(EXTRACTED TEXT)
Monday, December 28, 2015

The Work by Wes Moore

I saw Wes Moore speak at a United Way event this year.  As part of attending the event, I received a copy of his book, The Work.  I now hope to go back and read his first book, The Other Wes Moore.  The book is about searching for one's life work.  Searching for work that can be tied to meaning.

It is interesting to think about the search for meaning as I just read a story this morning about ultramarathon runners (i.e., people who run races longer than marathons) and the search for meaning in The New Yorker.  (You can read it here if you wish.) 

In any case, I wanted to comment briefly on four things I read in the book.  First, is a quote that Wes Moore attributes to former Johns Hopkins President Bill Brody, "...every day you say longer than you have to, you become extraordinarily ordinary."  This was with reference doing something that a person is not passionate about. I am lucky to be passionate about my present job.  I was passionate about my previous job.  But one of the reasons I made the change from being "just" a faculty member to faculty and administrator is that I was no longer so passionate about being just faculty.  And when I become non-passionate about running, some day (if that ever happens), I'll give it up and find something else to turn my attention to.  And if I ever find that sharing my thoughts through writing is not something I'm passionate about any longer (although I find that unlikely as I did creative writing for fun as early as when I was nine), I'll find another way to express myself.  And if I find that one way of reaching out and helping others is no longer something about which I'm passionate, I'll find something else.  But, again, I expect to always find helping others to be something about which I will be passionate.

(DO THIS)
Can you quote the blog post about The Work above, starting at the words "It is interesting" and ending after "if you wish.)"?

(DATA RECORDS)
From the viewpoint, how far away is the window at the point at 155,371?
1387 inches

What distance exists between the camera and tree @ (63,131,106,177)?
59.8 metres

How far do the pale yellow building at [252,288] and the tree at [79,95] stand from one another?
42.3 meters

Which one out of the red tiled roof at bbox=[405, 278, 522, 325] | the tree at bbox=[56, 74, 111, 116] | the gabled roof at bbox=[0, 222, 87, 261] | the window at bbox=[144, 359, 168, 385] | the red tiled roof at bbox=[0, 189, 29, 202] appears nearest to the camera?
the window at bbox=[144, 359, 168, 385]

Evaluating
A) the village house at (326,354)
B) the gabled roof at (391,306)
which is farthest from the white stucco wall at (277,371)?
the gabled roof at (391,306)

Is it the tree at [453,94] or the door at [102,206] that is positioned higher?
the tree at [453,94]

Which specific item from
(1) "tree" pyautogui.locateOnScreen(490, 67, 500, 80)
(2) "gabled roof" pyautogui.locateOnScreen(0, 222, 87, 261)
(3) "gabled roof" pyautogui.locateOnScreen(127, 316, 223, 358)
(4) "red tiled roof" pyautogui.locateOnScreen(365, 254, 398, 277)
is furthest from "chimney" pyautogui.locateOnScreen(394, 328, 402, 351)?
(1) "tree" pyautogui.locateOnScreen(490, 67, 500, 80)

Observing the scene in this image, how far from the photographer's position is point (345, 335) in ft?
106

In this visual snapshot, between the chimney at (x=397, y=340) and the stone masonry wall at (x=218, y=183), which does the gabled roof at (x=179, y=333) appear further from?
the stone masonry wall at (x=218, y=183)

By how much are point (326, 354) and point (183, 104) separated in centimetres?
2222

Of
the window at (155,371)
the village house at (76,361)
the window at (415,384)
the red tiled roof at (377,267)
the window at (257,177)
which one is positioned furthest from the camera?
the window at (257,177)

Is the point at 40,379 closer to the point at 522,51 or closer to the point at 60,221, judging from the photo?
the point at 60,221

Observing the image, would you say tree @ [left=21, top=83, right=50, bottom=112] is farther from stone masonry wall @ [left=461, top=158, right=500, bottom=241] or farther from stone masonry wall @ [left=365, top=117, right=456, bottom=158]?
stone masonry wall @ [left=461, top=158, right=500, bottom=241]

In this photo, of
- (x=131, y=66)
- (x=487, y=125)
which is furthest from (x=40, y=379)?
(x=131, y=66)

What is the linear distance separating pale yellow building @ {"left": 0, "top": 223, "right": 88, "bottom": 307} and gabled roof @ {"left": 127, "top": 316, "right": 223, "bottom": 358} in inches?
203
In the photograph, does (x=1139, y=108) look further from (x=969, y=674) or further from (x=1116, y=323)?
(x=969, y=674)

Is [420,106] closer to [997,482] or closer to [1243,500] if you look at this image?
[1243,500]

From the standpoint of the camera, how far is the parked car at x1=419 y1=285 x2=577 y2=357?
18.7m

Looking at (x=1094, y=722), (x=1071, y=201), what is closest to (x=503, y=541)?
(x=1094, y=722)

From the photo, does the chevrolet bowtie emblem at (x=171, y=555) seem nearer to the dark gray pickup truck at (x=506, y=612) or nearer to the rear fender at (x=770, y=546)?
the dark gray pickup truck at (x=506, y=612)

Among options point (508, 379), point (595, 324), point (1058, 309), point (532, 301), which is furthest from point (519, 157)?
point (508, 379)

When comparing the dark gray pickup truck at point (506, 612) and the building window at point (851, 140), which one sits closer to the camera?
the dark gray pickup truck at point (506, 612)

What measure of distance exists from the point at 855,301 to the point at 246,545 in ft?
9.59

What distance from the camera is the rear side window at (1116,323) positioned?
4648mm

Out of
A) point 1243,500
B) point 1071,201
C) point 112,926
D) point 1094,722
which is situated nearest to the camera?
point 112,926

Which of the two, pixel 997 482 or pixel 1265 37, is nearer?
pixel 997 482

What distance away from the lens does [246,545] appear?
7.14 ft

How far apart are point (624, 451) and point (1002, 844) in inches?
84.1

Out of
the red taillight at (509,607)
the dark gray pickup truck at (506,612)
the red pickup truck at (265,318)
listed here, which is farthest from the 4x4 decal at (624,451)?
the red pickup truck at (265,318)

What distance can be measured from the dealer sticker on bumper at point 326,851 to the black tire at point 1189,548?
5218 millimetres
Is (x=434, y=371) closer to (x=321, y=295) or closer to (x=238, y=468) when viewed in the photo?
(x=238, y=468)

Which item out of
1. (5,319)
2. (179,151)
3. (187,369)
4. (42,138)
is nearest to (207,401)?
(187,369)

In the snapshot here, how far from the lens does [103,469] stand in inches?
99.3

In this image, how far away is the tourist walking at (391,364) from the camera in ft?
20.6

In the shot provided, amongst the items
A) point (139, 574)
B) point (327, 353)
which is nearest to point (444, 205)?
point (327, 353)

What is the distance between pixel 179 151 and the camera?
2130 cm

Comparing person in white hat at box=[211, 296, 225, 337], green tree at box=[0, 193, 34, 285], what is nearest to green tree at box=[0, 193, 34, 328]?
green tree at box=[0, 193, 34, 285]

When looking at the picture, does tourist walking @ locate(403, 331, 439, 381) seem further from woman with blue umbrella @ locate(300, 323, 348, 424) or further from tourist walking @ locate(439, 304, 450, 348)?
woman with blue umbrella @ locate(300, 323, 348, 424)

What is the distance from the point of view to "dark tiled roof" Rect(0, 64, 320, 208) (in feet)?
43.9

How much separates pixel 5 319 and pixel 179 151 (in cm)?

(RESPONSE)
It is interesting to think about the search for meaning as I just read a story this morning about ultramarathon runners (i.e., people who run races longer than marathons) and the search for meaning in The New Yorker.  (You can read it here if you wish.)